SET TASKS:
1. Do these statements agree with the commit page on moving data bucket creation? Answer yes or no to each, quoting the words that decide it. (a) The data bucket creation used to be bundled into the data_ingestion terraform template. (b) The removed bucket resource had versioning turned off. (c) ankushksingh reviewed the change.
2. In the commit page on moving data bucket creation, which variable now supplies the bucket_arn value in extended_s3_configuration?
3. Can you extend the diff in the commit page on moving data bucket creation, picking up right after its last line?

PASSAGE SHOWN:

■ ■ ■ ■ ■ ■ ■

Move data bucket creation out of the data_ingestion TF (#1530)

marksliva · facebook-github-bot · commit 9207225db0c6 · 2022-09-01T16:53:56.000-07:00
Summary: Pull Request resolved: #1530 The data bucket creation was previously bundled into the data_ingestion terraform template. This prevents limiting the s3 access to only the necessary bucket for the PCE, which will be updated in a followup. Reviewed By: ankushksingh Differential Revision: D39197009 fbshipit-source-id: 0f21427da1c90e2b54807ec030fbe29244dbe981
diff --git a/fbpcs/infra/cloud_bridge/data_ingestion/main.tf b/fbpcs/infra/cloud_bridge/data_ingestion/main.tf
@@ -34,7 +34,7 @@ resource "aws_kinesis_firehose_delivery_stream" "extended_s3_stream" {
 
   extended_s3_configuration {
     role_arn            = aws_iam_role.firehose_role.arn
-    bucket_arn          = aws_s3_bucket.bucket.arn
+    bucket_arn          = var.data_processing_output_bucket_arn
     buffer_size         = 128
     buffer_interval     = 900
     prefix              = "${var.events_data}/year=!{partitionKeyFromLambda:year}/month=!{partitionKeyFromLambda:month}/day=!{partitionKeyFromLambda:day}/hour=!{partitionKeyFromLambda:hour}/"
@@ -57,44 +57,6 @@ resource "aws_kinesis_firehose_delivery_stream" "extended_s3_stream" {
   }
 }
 
-resource "aws_s3_bucket" "bucket" {
-  bucket = var.data_processing_output_bucket
-  versioning {
-    enabled = true
-  }
-  server_side_encryption_configuration {
-    rule {
-      apply_server_side_encryption_by_default {
-        sse_algorithm = "AES256"

■ ■ ■ ■ ■ ■ ■

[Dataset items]
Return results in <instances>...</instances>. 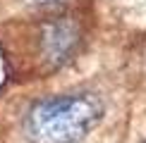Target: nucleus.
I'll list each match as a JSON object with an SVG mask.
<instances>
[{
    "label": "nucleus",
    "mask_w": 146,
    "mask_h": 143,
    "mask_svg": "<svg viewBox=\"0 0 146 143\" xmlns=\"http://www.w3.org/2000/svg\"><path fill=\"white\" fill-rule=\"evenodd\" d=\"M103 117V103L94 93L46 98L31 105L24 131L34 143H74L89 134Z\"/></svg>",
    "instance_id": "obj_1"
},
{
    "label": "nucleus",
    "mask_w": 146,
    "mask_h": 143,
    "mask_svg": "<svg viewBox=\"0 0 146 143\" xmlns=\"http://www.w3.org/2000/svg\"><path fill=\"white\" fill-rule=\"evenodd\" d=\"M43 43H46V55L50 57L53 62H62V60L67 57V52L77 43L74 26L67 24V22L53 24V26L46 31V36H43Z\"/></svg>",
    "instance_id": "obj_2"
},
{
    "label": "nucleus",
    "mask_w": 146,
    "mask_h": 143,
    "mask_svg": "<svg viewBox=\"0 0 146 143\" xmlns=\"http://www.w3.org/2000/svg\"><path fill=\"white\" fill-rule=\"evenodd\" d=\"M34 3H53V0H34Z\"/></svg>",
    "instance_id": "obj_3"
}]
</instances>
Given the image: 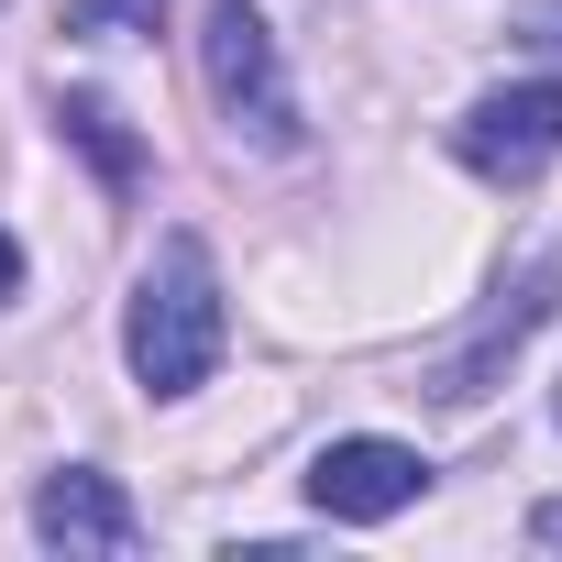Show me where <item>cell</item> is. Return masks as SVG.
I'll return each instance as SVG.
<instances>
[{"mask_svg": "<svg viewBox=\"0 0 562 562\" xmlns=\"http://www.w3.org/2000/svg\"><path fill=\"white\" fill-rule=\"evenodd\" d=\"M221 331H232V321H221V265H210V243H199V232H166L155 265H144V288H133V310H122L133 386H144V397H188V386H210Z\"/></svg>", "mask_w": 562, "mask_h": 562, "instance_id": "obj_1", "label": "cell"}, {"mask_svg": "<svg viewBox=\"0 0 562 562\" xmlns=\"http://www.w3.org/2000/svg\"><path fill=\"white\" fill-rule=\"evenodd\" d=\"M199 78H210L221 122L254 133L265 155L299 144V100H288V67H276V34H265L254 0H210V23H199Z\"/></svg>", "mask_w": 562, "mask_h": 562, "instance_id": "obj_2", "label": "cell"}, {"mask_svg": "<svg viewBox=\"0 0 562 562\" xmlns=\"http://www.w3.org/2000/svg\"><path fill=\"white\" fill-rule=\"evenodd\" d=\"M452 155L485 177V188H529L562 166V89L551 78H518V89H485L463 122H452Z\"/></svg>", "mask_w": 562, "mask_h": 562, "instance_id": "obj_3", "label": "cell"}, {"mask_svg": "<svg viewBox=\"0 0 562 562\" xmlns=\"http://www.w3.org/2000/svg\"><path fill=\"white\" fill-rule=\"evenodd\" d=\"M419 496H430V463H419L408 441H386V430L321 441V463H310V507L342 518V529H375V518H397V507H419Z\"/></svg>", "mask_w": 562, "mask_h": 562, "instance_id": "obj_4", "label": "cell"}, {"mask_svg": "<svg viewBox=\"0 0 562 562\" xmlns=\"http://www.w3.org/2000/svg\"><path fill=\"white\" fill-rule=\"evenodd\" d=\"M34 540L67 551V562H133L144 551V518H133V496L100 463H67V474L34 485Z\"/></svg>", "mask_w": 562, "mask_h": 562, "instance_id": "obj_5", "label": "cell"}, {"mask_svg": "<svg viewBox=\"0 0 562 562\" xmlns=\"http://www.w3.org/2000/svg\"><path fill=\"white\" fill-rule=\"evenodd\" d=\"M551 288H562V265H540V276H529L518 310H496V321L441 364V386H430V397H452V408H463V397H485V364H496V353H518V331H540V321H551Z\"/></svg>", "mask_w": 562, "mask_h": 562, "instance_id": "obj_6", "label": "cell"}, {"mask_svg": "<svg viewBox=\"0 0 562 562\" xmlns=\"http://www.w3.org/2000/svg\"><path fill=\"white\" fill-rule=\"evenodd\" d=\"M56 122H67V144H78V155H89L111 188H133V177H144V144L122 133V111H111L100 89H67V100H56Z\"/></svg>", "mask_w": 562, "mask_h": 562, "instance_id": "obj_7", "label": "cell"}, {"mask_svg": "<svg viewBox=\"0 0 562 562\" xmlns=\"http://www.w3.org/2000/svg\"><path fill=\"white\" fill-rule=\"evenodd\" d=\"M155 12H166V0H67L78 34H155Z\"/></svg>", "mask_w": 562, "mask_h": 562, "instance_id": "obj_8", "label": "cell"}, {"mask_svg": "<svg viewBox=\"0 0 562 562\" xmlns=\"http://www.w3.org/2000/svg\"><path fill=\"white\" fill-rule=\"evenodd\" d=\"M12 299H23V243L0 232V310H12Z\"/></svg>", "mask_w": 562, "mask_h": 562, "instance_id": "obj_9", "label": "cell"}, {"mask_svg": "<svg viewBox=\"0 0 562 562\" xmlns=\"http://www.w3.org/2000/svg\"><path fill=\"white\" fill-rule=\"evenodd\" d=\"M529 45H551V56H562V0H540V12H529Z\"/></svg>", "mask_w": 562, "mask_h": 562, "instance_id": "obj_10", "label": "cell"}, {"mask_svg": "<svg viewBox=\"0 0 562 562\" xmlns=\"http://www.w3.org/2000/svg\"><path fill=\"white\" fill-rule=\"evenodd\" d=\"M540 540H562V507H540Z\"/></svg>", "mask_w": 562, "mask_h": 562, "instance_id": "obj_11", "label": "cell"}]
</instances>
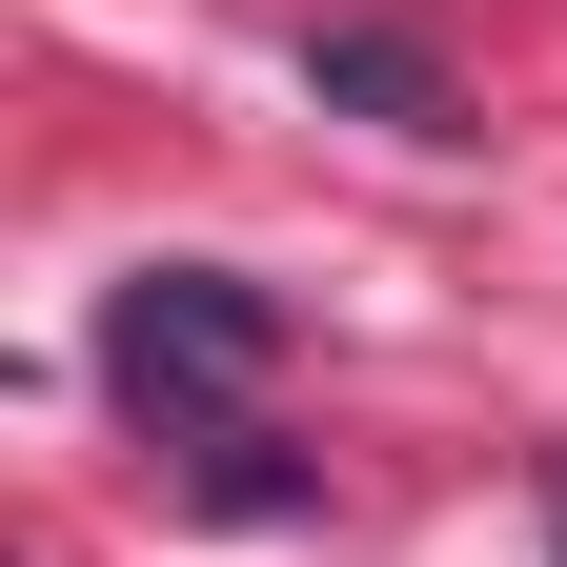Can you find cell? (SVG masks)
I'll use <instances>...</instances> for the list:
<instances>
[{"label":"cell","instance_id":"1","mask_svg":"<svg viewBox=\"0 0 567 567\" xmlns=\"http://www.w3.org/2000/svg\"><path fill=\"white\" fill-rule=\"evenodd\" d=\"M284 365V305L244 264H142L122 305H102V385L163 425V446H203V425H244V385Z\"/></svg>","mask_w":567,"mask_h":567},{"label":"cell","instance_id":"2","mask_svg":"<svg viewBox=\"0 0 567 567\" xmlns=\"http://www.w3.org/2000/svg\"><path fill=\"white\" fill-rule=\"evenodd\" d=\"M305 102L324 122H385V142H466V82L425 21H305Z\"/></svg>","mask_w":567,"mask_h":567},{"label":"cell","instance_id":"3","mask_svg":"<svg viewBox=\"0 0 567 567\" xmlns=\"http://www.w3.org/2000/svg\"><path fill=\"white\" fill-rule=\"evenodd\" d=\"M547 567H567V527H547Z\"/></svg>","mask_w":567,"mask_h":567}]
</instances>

■ ■ ■ ■ ■ ■ ■

EXERCISE RESPONSES:
1.
(a) Yes: "The data bucket creation was previously bundled into the data_ingestion terraform template."
(b) No: "enabled = true"
(c) Yes: "Reviewed By: ankushksingh"

2. var.data_processing_output_bucket_arn

3.
-      }
-    }
-  }
-
-}
-
-resource "aws_s3_bucket_policy" "bucket_policy" {
-  bucket = aws_s3_bucket.bucket.id
-
-  policy = <<EOF
-{
-  "Statement": [
-    {
-      "Effect": "Deny",
-      "Action": "s3:*",
-      "Principal": "*",
-      "Resource": [
-        "${aws_s3_bucket.bucket.arn}",
-        "${aws_s3_bucket.bucket.arn}/*"
-      ],
-      "Condition": {
-        "Bool": { "aws:SecureTransport": false }
-      }
-    }
-  ]
-}
-EOF
-}
-
 resource "aws_iam_role" "firehose_role" {
   name = "cb-data-ingestion-firehose-role${var.tag_postfix}"
 
diff --git a/fbpcs/infra/cloud_bridge/data_ingestion/output.tf b/fbpcs/infra/cloud_bridge/data_ingestion/output.tf
@@ -1,13 +1,3 @@
-output "data_processing_output_bucket_id" {
-  value       = aws_s3_bucket.bucket.id
-  description = "The id of S3 bucked used to store data processing outputs"
-}
-
-output "data_processing_output_bucket_arn" {
-  value       = aws_s3_bucket.bucket.arn
-  description = "The arn of S3 bucked used to store data processing outputs"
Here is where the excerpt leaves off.